TASK SET.
a) According to the post about cooking in the new house in Cooma, what temperature does the thermometer show in the kitchen?
b) Print the part of the post about cooking in the new house in Cooma that begins at the words "Kevin is impressed" and stops after "levels of calm.".

Kevin is impressed with the dinners I'm making from our 'indoor campsite' - the new house in Cooma.
But I don't cook easily because I'm particularly blessed with talent.
I get the groundwork right, and the food kind of cooks itself.
The trout from yesterday was smoked, maybe even caught, by the fellow who sold it to us. With a trout like that, a bit of pasta, cream and spring onions, you have major deliciousness. And can do it on one camping pan.
The thermometer says its 4 degrees in the kitchen, so Kevin's decision to go without a fridge for now is quite sensible.
What we do need is space and beauty, so that was the first thing I claimed.
I've lived in, visited so many houses. Its pretty much a rule - people who bravely try to dredge food up from a cluttered kitchen do it at great cost to their levels of calm.
Professionals don't do it, why should we expect we can?
We think we choose to eat out. But really, our kitchens are usually kicking us out of our own homes.
And if your kitchen doesn't let you eat home-cooked meals, everything in life gets harder. You can think of the list yourself.
Here is my usual routine when taking over other peoples kitchens:
1. Put the draining board, everything, under the sink
Unless you have lots of dishes, you don't need it.

LISTED RECORDS.
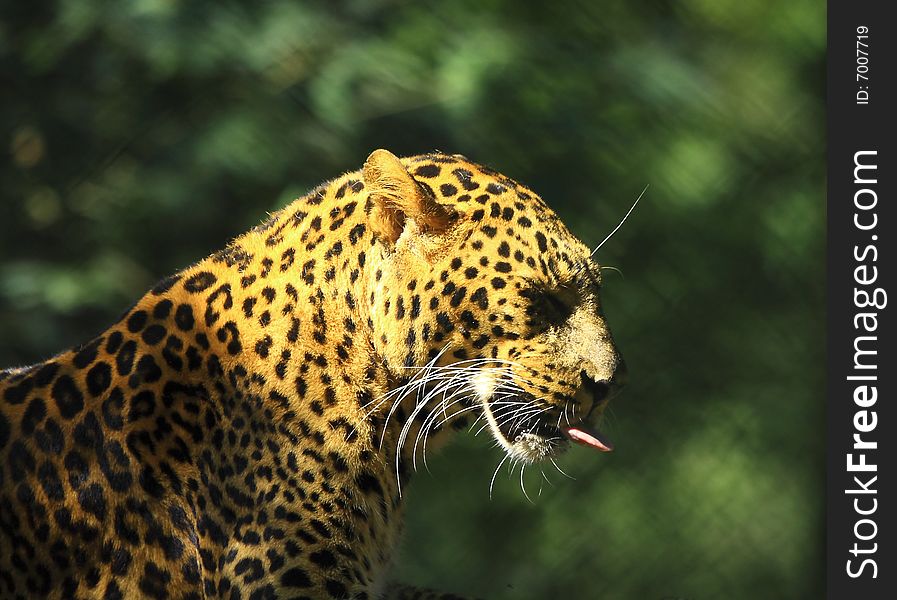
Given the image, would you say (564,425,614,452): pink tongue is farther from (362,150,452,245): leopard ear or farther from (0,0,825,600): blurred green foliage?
(0,0,825,600): blurred green foliage

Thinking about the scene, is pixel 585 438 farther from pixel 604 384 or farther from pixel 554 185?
pixel 554 185

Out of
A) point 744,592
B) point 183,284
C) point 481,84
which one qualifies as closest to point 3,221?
point 481,84

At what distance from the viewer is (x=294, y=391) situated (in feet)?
10.4

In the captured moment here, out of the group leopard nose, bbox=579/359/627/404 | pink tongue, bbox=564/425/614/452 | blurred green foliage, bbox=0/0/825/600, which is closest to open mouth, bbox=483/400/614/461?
pink tongue, bbox=564/425/614/452

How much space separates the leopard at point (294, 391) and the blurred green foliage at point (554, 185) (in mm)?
3714

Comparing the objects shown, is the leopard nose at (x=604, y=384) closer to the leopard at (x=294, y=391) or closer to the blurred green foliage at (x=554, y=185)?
the leopard at (x=294, y=391)

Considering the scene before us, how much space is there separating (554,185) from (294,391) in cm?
575

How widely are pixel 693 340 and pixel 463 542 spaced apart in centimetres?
237

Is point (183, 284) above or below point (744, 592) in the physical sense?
above

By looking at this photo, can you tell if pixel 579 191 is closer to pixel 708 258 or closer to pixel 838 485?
pixel 708 258

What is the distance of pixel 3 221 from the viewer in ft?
26.8

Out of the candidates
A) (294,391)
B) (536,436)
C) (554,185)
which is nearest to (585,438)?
(536,436)

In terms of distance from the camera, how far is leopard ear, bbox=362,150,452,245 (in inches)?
125

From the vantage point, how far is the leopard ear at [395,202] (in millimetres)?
3184
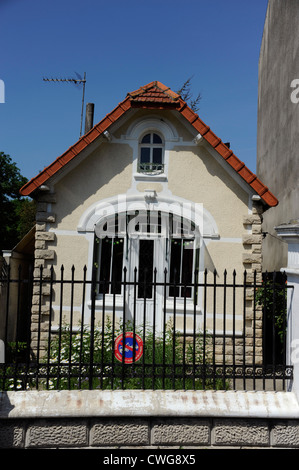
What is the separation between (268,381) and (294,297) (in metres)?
2.85

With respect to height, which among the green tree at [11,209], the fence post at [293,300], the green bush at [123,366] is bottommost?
the green bush at [123,366]

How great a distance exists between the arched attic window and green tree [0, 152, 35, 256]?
16803 mm

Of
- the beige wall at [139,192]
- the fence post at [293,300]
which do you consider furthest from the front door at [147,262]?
the fence post at [293,300]

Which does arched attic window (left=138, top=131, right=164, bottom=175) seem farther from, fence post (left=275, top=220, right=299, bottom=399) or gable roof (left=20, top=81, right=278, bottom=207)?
fence post (left=275, top=220, right=299, bottom=399)

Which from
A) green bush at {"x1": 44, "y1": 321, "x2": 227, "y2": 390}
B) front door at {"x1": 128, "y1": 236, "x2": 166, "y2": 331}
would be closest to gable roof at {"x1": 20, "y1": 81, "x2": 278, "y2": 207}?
front door at {"x1": 128, "y1": 236, "x2": 166, "y2": 331}

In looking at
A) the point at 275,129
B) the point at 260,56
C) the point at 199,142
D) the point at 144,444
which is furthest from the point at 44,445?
the point at 260,56

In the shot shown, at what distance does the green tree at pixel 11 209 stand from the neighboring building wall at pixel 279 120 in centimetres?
1496

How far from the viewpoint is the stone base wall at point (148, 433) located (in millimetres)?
4258

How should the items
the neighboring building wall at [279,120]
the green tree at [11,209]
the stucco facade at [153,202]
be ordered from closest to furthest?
the stucco facade at [153,202] < the neighboring building wall at [279,120] < the green tree at [11,209]

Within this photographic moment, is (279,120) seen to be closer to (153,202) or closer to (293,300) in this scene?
(153,202)

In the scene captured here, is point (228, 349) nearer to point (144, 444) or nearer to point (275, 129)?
point (144, 444)

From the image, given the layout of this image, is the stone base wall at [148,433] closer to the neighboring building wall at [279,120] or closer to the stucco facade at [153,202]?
the stucco facade at [153,202]

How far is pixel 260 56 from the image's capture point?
1567cm

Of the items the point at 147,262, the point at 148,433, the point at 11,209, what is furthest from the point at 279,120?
the point at 11,209
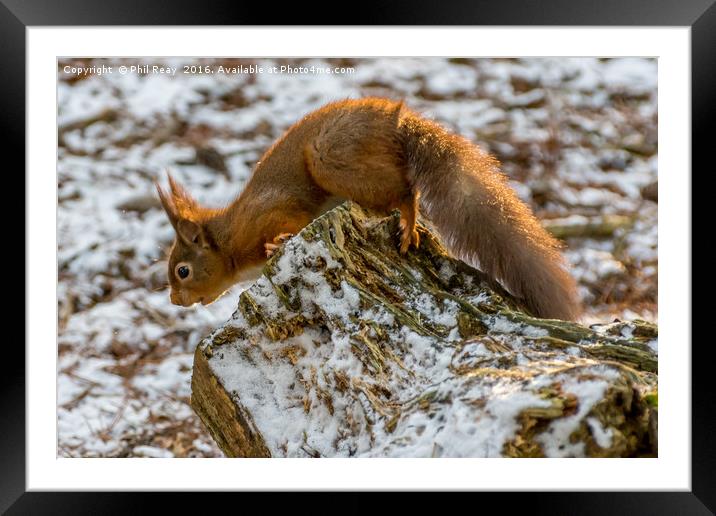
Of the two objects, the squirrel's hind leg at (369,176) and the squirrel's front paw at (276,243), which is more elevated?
the squirrel's hind leg at (369,176)

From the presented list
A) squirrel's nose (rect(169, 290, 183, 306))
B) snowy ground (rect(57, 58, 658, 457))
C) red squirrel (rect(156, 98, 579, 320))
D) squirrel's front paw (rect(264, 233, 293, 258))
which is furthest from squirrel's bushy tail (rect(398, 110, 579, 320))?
snowy ground (rect(57, 58, 658, 457))

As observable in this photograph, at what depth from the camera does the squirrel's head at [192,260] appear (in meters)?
4.32

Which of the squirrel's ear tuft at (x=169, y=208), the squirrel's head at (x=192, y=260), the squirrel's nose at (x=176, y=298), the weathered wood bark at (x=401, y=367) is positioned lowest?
the weathered wood bark at (x=401, y=367)

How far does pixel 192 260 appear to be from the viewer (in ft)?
14.3

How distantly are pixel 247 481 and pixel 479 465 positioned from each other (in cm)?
77

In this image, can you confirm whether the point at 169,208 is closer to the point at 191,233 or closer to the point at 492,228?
the point at 191,233

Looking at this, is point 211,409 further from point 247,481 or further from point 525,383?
point 525,383

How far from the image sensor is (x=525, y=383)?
2545mm

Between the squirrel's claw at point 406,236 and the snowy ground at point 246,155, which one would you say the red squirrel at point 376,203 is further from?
the snowy ground at point 246,155
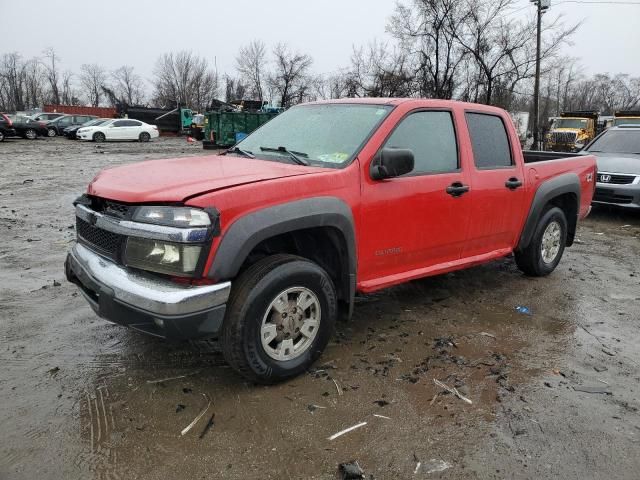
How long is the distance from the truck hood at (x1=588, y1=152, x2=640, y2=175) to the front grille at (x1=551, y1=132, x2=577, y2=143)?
16.2 metres

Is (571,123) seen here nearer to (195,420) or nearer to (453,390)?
(453,390)

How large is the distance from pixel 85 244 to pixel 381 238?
80.2 inches

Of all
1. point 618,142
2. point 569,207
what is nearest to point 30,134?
point 618,142

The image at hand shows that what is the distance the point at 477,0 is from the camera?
30422 mm

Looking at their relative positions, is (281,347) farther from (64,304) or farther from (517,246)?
(517,246)

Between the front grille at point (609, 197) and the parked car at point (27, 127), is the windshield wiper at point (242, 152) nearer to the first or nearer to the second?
the front grille at point (609, 197)

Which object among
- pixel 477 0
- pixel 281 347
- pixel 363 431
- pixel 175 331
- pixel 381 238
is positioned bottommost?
pixel 363 431

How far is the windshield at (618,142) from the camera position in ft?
33.1

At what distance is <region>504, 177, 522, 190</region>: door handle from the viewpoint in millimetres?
4649

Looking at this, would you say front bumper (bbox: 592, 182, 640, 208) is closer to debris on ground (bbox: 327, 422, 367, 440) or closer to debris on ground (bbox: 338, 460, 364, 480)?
debris on ground (bbox: 327, 422, 367, 440)

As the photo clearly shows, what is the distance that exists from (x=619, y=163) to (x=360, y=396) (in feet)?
27.8

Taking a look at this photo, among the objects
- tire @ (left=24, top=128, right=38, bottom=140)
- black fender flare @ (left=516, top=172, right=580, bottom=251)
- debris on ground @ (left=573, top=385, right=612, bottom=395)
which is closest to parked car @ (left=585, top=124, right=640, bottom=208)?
black fender flare @ (left=516, top=172, right=580, bottom=251)

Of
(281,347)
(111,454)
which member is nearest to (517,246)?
(281,347)

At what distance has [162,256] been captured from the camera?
2.82 metres
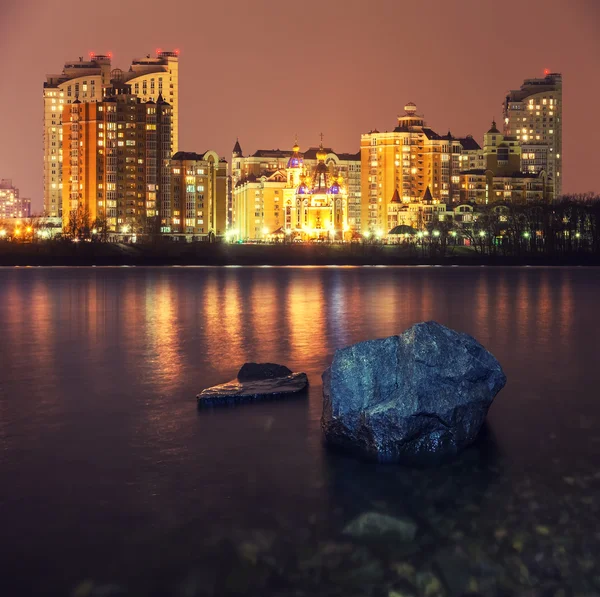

EXPECTED RESULTS.
a) 4 degrees

b)
Kevin is impressed with the dinners I'm making from our 'indoor campsite' - the new house in Cooma.
But I don't cook easily because I'm particularly blessed with talent.
I get the groundwork right, and the food kind of cooks itself.
The trout from yesterday was smoked, maybe even caught, by the fellow who sold it to us. With a trout like that, a bit of pasta, cream and spring onions, you have major deliciousness. And can do it on one camping pan.
The thermometer says its 4 degrees in the kitchen, so Kevin's decision to go without a fridge for now is quite sensible.
What we do need is space and beauty, so that was the first thing I claimed.
I've lived in, visited so many houses. Its pretty much a rule - people who bravely try to dredge food up from a cluttered kitchen do it at great cost to their levels of calm.